La plupart des historiens de la révolution, ceux du moins qui ont écrit de notre temps même, représentent Le Bon comme un homme « d’un caractère très doux, » plein de bienveillance dans l’intimité, affectueux pour sa famille, et « qui eût laissé dans des temps calmes la réputation d’un homme de bien. » Il se montra en effet très modéré d’abord ; mais il était vaniteux, jaloux, vindicatif, et c’était plus qu’il n’en fallait pour faire un terroriste. A peine arrivé dans les départemens du nord, Le Bon semble saisi de la monomanie du meurtre. « La guillotine attend son gibier, » dit-il au comité de salut public, et Billaud-Varennes lui répond : « Vos pouvoirs sont illimités ; déployez toute votre énergie. » Muni de ce blanc-seing, il se met à l’œuvre, mais il se souvient de la mésaventure de Chabot ; il sait que les Amiénois ont gardé leurs armes, et pour tuer en toute sécurité il va s’installer à Arras, sa ville natale, où il espérait trouver de meilleurs élémens révolutionnaires. Là il entame avec Paris une correspondance très active, et l’on reste frappé d’un étonnement douloureux en songeant qu’une assemblée qui représentait le gouvernement d’un grand pays a pu lire sans indignation des missives où chaque phrase était tachée de sang. Le 26 novembre 1793, Le Bon écrit à la convention : « J’y vais d’une jolie manière ; il ne se passe pas vingt-quatre heures que le n’expédie au tribunal révolutionnaire deux ou trois gibiers de guillotine. » — Ce mot sinistre revient sans cesse dans les dépêches du terroriste. — « Aujourd’hui Mme de Modène a éternué dans le sac de la guillotine ; — les aristocrates sont récalcitrans jusque sous le couteau de la guillotine ; — messieurs les parens et amis des émigrés accaparent la guillotine ; — la guillotine continue de rouler de toute force à Arras ; — la guillotine et la fusillade vont toujours leur train ; — vous n’avez eu jusqu’ici que des aristocrates petits et maigres ; demain je vous en donnerai un gros et gras, une belle tête pour la guillotine. »

→ Lignes extraites:

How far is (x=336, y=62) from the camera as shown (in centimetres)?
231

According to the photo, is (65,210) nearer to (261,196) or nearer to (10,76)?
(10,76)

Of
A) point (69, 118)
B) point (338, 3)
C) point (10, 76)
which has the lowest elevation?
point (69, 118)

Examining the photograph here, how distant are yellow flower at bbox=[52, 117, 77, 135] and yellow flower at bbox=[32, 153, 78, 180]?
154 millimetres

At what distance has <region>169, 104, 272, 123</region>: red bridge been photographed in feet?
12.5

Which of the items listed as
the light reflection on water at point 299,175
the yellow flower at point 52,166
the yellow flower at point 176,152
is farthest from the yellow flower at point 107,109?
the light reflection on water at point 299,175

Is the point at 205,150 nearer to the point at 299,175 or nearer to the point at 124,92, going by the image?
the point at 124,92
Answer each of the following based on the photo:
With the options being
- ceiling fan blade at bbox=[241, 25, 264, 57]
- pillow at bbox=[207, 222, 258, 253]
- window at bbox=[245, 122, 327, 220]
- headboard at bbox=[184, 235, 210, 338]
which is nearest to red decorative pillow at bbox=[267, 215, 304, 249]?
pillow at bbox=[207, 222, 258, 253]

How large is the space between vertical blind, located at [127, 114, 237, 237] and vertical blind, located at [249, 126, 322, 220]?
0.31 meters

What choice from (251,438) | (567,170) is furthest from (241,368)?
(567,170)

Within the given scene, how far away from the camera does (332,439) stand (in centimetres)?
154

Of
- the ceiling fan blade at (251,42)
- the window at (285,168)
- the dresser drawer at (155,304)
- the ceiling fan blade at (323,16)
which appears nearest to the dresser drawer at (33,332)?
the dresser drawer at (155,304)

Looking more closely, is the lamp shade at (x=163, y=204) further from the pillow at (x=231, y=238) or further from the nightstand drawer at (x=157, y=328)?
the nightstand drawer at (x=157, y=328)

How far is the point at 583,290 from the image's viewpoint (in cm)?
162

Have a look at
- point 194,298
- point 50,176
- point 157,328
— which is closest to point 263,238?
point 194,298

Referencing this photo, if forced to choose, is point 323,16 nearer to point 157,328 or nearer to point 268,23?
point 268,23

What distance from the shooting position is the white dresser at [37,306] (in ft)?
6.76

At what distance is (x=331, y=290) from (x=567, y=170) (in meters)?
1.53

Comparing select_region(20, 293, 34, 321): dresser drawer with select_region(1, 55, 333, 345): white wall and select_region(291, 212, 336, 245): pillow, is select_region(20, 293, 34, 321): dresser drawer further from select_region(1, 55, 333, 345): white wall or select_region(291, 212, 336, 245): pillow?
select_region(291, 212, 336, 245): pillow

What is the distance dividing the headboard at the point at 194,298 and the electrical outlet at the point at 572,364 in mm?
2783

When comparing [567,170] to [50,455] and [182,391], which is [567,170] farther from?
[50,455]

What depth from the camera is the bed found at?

→ Exercices à réaliser:
**A.** Relevez toutes les personnes désignées par leur nom dans le texte sur Le Bon.
**B.** Rédigez la suite du texte sur Le Bon après sa dernière phrase.
Ces lignes ne servent à rien pour ce travail.

→ Réponses aux exercices:
**A.** Le Bon, Billaud-Varennes, Chabot, Mme de Modène

**B.**
De quels crimes étaient-ils donc coupables, les malheureux que la machine expédiait à la douzaine ? Les dossiers du tribunal d’Arras sont là pour nous l’apprendre[10]. Un brave paysan donne asile à la servante d’un curé ; un autre « affecte de fuir les offices des prêtres assermentés ; » celui-ci est soupçonné « d’être le partisan de tous les fléaux ; » celui-là s’est permis de dire : « Rira bien qui rira le dernier. » Joseph Delattre « ne converse avec personne et ne se fie à personne. » Mme de Monaldy « discrédite les assignats ; » à la guillotine ! dit Joseph Le Bon, à la guillotine ! Louise Fouquart, assise sur le pas de sa porte, allaite un enfant de trois mois. Des commissaires aux émigrés passent devant elle. « Tu n’as point de cocarde, dit l’un d’eux ; sais-tu bien que je pourrais te faire guillotiner ? — Vous en guillotinez bien d’autres, lui répond-elle. Prenez donc aussi cet enfant et portez-le à votre tribunal ! » Le soir même, la tête de la malheureuse mère tombait sous le couteau. Le conventionnel Carlier, qui fut depuis membre du conseil des cinq-cents, assistait à l’exécution. « Tiens ! dit-il, comme c’est drôle, le lait coule avec le sang ! »
Ce n’était pas seulement ceux qu’il pouvait regarder comme les ennemis naturels de la révolution, c’est-à-dire les nobles et les prêtres, que Joseph Le Bon « expédiait à la machine ; » c’étaient aussi, et en très grande majorité, les plus obscurs enfans de ce peuple dont il se disait le vengeur et l’ami. Les listes des tribunaux d’Arras et de Cambrai, reproduites par M. Paris, nous apprennent que le premier a fait exécuter 88 prêtres, nobles et officiers, 211 soldats, marchands, avocats, fermiers, ouvriers, domestiques, et 94 femmes, et le second 148 personnes des mêmes catégories, ce qui donne un total de 541 victimes.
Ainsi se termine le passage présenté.